Could you recast the lines starting at the one containing "How far from" and ending at the end of the records as a numbered list, with blank lines left out?

== RECORDS SUPPLIED ==

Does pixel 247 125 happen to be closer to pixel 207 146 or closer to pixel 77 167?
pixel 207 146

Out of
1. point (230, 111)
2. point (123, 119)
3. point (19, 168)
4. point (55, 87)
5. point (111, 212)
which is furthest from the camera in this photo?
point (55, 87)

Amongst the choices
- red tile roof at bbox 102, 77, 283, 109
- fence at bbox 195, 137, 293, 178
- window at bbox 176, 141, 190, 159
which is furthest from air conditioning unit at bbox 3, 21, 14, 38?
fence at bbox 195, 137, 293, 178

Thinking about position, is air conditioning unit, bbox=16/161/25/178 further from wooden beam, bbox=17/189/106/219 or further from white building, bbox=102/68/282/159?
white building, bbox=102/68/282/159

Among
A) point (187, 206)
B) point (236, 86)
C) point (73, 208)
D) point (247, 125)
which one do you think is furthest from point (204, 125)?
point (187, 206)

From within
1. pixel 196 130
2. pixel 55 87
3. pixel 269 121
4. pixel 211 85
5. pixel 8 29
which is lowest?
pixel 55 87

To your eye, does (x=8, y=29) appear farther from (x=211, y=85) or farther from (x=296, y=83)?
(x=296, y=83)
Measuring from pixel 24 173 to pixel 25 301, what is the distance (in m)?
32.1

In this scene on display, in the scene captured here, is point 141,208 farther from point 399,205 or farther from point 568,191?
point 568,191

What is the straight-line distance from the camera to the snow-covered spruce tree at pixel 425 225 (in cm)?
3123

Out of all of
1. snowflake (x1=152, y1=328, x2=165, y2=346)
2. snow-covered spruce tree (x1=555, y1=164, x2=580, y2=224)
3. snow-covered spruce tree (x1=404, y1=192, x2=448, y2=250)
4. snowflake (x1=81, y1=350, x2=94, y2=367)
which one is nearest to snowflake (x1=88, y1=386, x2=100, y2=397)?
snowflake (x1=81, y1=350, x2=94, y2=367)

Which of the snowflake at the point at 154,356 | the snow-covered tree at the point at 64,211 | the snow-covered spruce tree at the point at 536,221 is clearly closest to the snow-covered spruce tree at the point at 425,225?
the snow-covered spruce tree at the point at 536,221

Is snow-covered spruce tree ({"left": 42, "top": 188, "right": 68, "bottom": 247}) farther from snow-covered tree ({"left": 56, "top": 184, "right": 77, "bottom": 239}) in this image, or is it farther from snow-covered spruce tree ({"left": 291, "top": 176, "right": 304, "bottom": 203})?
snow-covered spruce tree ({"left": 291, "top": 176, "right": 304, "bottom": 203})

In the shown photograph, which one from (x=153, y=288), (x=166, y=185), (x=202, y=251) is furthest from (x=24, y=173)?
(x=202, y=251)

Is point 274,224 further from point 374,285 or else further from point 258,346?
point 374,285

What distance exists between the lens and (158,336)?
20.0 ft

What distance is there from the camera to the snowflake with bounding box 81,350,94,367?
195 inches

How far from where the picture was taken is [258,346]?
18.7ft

===

• _OUTPUT OF THE TASK_:
1. How far from where the picture was taken is [258,346]?
2. 18.7ft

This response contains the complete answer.